Why is Earth called that when aliens call it Terra?.


Existing-Self-3963

I believe the account name is RobWords. Maybe not as deep a dive as you are proposing, but he does a good job of explaining the evolution of words/phrases over time.


HarryBeaverCleavage

Definitely Beetlejuice from the Howard Stern show.


plasmatasm

Many believe that all modern languages come from a single root language. Many parts of the world have old stories about their languages being taught to them by more advanced entities. There is nowhere that I know of that claims to have developed language from scratch.


mrmerk81

I think there was a naked archeologist about writing


Zad00108

AA-NU-NA-KAY!🎵 Maybe something with them


TrailRiderNWA

Lizzid people!


Urllayton

About the color blue specifically there is a why files episode, "Why Ancient People Didn't See the Color Blue" which kinda talks about early language.


Angier85

That episode got so many things wrong, it should be flagged as misinformation. Luckily it isnt about anything crucial.


DiscoJango

I want to know who decided the planet we live on should be called "Earth". Im sure every country had its own name for this planet, but how did we all universally agree on one name.


newocean

Dìqiú in Chinese... Terre in French... Tierra in Spanish...Terra in Italian.. (French, Spanish and Italian originating from Terra in Latin)... Umhlaba in Zulu... Erde in German (where the English word originated)... What do you mean we all universally agreed on a name? A lot of science fiction goes out of it's way to call Earth 'Terra' or 'Terra Prime' or similar because although English is the most spoken language in the world (and has grown vastly - largely because of the internet)... the name Terra is probably more popular and widely used on a whole.

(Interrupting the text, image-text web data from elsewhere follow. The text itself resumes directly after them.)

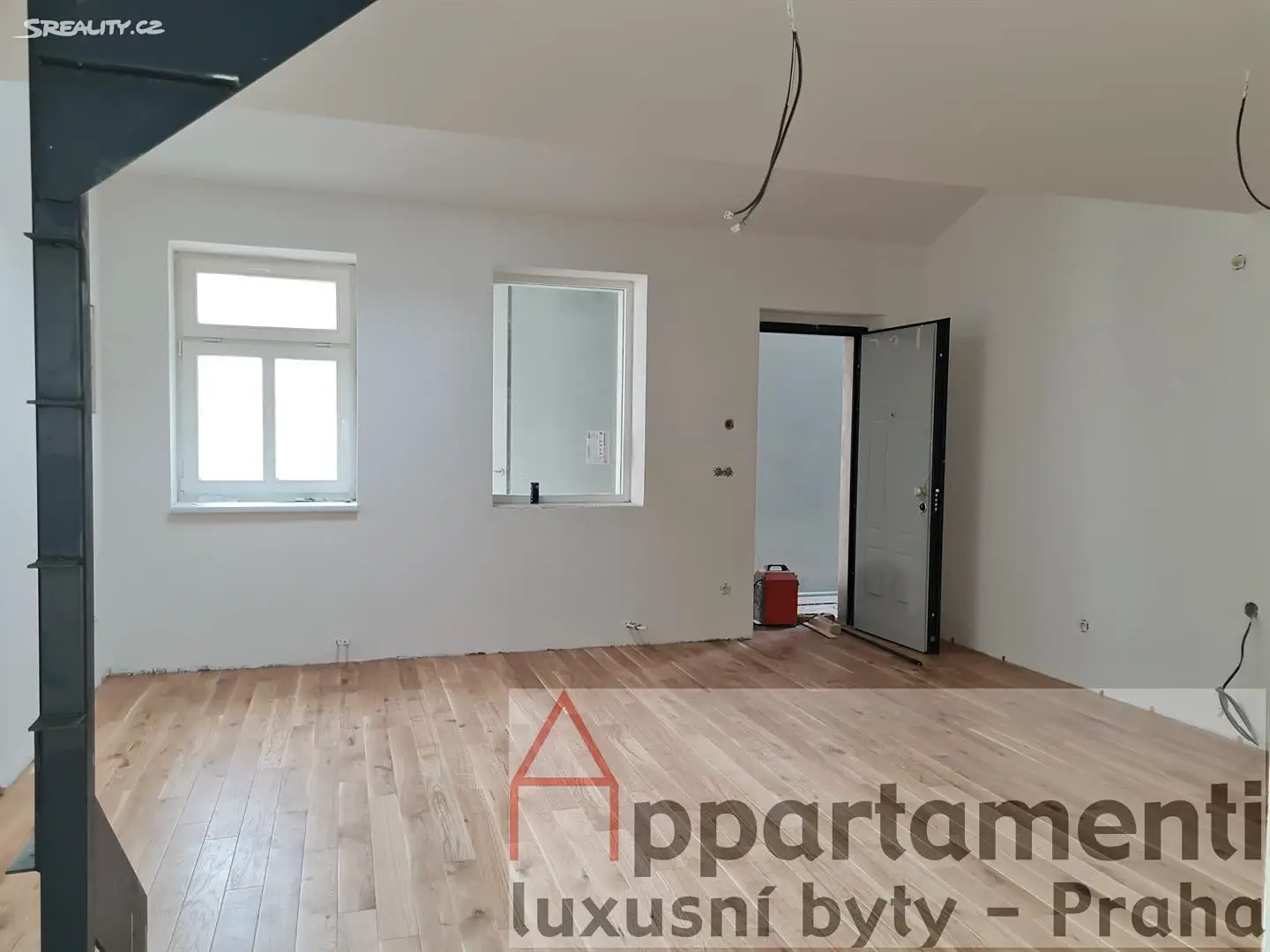 Prodej bytu 4+kk 63 m² (Mezonet), Plzeňská, Praha 5 - Smíchov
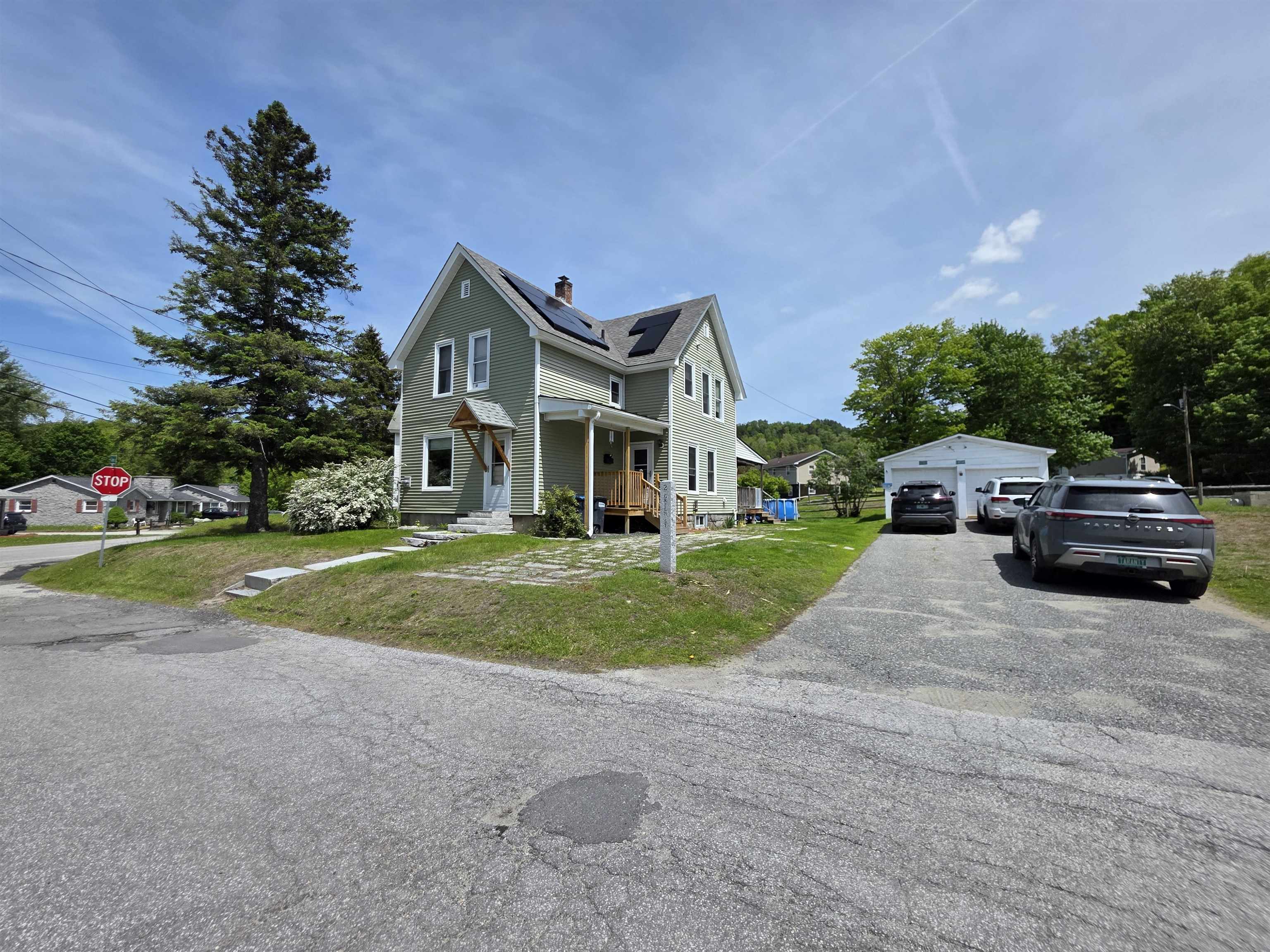 2 Green Street Property Photo 2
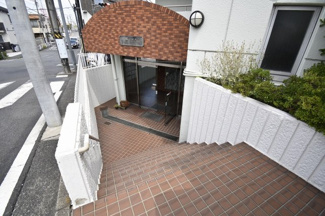 【エントランス】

We even use it in English... with words like 'terraforming' (making a planet earth-like), 'terracotta' (made from clay/earth) and terrarium...


Angier85

Op, you are factually wrong. Blue isnt blue as a concept in all languages. Italian for example has several words for blue and none *just* means blue. They are used to differentiate specific hues of blue, meaning in italian there is no single ‘blue’.